Dataset records:

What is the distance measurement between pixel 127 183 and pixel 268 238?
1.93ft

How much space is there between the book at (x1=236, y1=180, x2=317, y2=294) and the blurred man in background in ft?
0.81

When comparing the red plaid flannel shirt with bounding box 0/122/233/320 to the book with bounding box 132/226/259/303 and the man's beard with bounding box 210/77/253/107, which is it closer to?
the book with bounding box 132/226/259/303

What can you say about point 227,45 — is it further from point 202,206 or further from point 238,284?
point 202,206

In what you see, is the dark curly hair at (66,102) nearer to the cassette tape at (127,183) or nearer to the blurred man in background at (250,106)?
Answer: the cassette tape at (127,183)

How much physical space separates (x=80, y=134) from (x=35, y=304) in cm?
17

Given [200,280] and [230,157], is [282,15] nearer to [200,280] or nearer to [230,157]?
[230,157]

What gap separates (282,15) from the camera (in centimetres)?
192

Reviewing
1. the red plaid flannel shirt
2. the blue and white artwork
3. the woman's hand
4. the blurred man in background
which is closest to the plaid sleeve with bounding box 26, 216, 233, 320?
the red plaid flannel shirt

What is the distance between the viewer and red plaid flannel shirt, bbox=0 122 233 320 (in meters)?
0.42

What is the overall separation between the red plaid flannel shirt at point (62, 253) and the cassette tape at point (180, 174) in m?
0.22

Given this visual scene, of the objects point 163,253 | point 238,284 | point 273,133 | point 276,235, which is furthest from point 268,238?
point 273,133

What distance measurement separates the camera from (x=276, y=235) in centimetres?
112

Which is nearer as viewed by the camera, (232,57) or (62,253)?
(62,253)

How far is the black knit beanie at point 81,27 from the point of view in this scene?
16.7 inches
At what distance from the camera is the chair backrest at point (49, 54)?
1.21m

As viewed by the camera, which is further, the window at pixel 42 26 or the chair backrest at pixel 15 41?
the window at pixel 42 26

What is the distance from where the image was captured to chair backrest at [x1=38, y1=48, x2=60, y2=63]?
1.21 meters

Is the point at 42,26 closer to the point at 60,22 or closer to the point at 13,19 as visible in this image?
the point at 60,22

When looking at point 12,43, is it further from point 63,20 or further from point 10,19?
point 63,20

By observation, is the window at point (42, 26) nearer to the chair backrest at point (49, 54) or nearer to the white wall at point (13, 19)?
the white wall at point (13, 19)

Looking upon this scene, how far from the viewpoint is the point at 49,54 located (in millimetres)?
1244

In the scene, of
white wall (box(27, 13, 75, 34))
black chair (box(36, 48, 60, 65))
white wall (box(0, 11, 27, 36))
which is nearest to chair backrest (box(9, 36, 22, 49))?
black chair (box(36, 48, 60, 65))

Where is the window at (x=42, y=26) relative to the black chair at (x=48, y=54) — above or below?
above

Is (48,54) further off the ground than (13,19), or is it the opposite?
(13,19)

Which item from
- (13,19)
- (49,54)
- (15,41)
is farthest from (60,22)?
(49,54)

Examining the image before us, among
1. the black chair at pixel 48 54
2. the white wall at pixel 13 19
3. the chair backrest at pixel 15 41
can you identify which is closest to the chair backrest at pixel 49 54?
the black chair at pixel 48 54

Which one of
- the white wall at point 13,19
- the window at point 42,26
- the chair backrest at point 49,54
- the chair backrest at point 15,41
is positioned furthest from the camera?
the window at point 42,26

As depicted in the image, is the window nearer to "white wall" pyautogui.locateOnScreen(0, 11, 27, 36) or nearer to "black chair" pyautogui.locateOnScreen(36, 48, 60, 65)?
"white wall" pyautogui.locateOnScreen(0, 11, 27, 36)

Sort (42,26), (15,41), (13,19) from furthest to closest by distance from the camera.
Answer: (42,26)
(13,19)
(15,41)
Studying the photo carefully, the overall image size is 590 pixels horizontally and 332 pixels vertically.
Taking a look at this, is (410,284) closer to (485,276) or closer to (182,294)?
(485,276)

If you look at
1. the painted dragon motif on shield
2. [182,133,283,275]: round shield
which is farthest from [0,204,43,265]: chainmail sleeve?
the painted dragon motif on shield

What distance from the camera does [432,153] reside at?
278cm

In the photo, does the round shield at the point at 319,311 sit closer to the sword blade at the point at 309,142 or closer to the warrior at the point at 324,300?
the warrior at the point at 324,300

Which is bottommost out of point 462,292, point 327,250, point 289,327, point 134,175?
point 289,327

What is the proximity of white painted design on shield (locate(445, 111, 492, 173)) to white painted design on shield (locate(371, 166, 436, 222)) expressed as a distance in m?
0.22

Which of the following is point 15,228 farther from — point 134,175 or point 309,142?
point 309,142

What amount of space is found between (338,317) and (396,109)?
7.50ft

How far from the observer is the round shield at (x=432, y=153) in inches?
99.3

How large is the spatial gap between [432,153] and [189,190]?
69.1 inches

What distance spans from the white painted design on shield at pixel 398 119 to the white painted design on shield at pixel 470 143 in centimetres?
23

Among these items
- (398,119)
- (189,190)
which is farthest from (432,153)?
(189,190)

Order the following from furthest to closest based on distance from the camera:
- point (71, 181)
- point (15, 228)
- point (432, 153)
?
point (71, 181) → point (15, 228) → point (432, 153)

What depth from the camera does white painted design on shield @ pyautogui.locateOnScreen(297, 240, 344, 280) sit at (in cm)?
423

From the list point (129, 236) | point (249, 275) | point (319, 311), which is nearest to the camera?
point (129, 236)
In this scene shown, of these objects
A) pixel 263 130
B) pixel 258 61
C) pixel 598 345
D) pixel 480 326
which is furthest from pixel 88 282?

### AIM OF THE TASK
Only the lines from the one containing "Sort (42,26), (15,41), (13,19)" to the end of the data should be printed, exactly as they stand.

### TASK OUTPUT
Sort (42,26), (15,41), (13,19) from furthest to closest by distance from the camera.
Answer: (42,26)
(13,19)
(15,41)
Studying the photo carefully, the overall image size is 590 pixels horizontally and 332 pixels vertically.
Taking a look at this, is (410,284) closer to (485,276) or closer to (182,294)?
(485,276)

If you look at
1. the painted dragon motif on shield
2. [182,133,283,275]: round shield
which is farthest from [0,204,43,265]: chainmail sleeve?
the painted dragon motif on shield

What distance from the camera does [432,153] reside at?
278cm

In the photo, does the round shield at the point at 319,311 sit closer to the sword blade at the point at 309,142 or closer to the warrior at the point at 324,300?
the warrior at the point at 324,300

Which is bottommost out of point 462,292, point 327,250, point 289,327, point 134,175?
point 289,327

What is the proximity of white painted design on shield (locate(445, 111, 492, 173)) to white painted design on shield (locate(371, 166, 436, 222)) expressed as a distance in m?
0.22

Which of the following is point 15,228 farther from — point 134,175 or point 309,142?
point 309,142

What amount of space is found between (338,317) and (396,109)?
7.50ft

How far from the observer is the round shield at (x=432, y=153) in inches?
99.3

How large is the spatial gap between [432,153] and [189,190]?
69.1 inches

What distance spans from the white painted design on shield at pixel 398 119 to the white painted design on shield at pixel 470 143 in centimetres?
23

Among these items
- (398,119)
- (189,190)
which is farthest from (432,153)?
(189,190)

Order the following from furthest to closest based on distance from the camera:
- point (71, 181)
- point (15, 228)
- point (432, 153)
?
point (71, 181) → point (15, 228) → point (432, 153)

What depth from the camera does white painted design on shield @ pyautogui.locateOnScreen(297, 240, 344, 280) sit at (in cm)?
423

From the list point (129, 236) | point (249, 275) | point (319, 311), which is nearest to the camera?
point (129, 236)
In this scene shown, of these objects
A) pixel 263 130
B) pixel 258 61
C) pixel 598 345
D) pixel 480 326
which is furthest from pixel 88 282?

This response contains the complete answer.